Given text:

start

This approach centralizes control in the White House as Presidents appoint loyal political operatives throughout the bureaucracy to ensure their political agenda is implemented.[1] Administrative governing strategies for domestic policy domains span across U.S. presidential administrations. Administrative governing strategies in national security and foreign policy, however, are on the rise.

In the lead up to WWII, militarization of U.S. national security and foreign policy was fait accompli. The U.S. State Department’s decline over the past 75 years is well documented.[2] Presidents are consistently dissatisfied with the State Department and compelled to assert more control over their foreign policy agenda.[3] Today, the State Department struggles for relevance. Core leadership and senior positions remain vacant, morale suffers, and national security and foreign policy are “ceded to the Pentagon.”[4]

With the decline of the State Department, there is corresponding rise in the election and appointment of novice political actors with no diplomatic, intelligence, national security, or military experience. As an example, military service among members of Congress has fallen precipitously since the 1970s.[5] Political connection, fundraising, gerrymandering, and bald-base appeal to the most partisan elements of either political party, have, collectively, created successive cohorts of politically connected elected officials with little comprehension of the theories, history, realities, and nuances of national security, foreign policy, and strategic military affairs. 

These novice political actors have little or no executive experience at the federal level. The experience they do possess has little value related to governing. They titularly fill positions of importance, ignorant of their responsibilities, and incapable of deciding wisely the important decisions that come before them.[6] Strategic and operational environments do not afford critical decision space needed for novice political actors to adequately understand and make decisions in times of crisis. Clear, timely, flexible options, developed through responsive organization; comprehensively understood by civilian decision makers; and socialized in diplomatic and military consultation with allies, are rarely achievable.

end

Task goal:
Rewrite the part of the State Department passage starting with "These novice political" and going on through "are rarely achievable.", putting "inexperienced officials" in place of "novice political actors" each time it appears.

Given data:
start

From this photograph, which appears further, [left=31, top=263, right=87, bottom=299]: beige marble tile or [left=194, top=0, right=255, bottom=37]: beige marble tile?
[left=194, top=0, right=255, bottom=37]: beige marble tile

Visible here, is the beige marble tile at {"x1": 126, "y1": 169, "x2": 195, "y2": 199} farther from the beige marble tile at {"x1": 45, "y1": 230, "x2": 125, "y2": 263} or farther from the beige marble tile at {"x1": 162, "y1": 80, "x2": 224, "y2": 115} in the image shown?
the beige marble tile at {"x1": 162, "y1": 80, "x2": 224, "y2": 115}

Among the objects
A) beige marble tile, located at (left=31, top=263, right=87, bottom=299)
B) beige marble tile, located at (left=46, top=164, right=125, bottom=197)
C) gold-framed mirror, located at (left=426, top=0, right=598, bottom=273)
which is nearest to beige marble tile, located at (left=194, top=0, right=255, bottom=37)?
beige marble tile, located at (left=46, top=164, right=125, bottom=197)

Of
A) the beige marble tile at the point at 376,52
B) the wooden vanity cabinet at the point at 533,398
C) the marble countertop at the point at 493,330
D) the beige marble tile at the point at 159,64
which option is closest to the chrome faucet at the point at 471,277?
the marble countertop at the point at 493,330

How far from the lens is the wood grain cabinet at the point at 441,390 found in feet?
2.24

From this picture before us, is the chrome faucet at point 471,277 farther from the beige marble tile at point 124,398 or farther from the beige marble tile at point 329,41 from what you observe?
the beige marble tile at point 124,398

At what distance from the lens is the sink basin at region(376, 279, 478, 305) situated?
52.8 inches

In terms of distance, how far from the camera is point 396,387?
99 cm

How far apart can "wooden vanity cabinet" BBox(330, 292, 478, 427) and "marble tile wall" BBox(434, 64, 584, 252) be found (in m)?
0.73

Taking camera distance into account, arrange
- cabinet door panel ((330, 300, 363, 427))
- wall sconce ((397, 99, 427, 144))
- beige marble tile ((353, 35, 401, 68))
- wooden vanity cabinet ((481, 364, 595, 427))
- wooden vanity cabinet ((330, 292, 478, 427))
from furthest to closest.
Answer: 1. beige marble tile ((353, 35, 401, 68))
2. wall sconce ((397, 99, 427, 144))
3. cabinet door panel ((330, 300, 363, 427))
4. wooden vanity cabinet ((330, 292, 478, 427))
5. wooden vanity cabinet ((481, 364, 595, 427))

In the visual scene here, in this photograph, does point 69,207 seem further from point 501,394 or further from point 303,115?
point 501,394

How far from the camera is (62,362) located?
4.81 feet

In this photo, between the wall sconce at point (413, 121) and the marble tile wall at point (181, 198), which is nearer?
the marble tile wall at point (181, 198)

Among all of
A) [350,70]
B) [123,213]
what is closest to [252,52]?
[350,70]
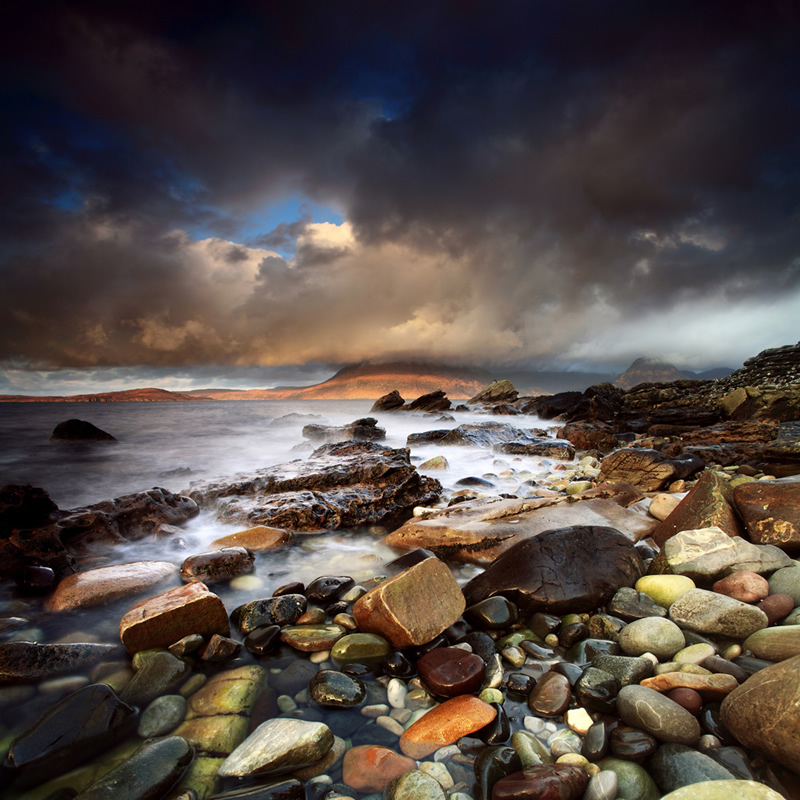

end

Result of this task:
These inexperienced officials have little or no executive experience at the federal level. The experience they do possess has little value related to governing. They titularly fill positions of importance, ignorant of their responsibilities, and incapable of deciding wisely the important decisions that come before them.[6] Strategic and operational environments do not afford critical decision space needed for inexperienced officials to adequately understand and make decisions in times of crisis. Clear, timely, flexible options, developed through responsive organization; comprehensively understood by civilian decision makers; and socialized in diplomatic and military consultation with allies, are rarely achievable.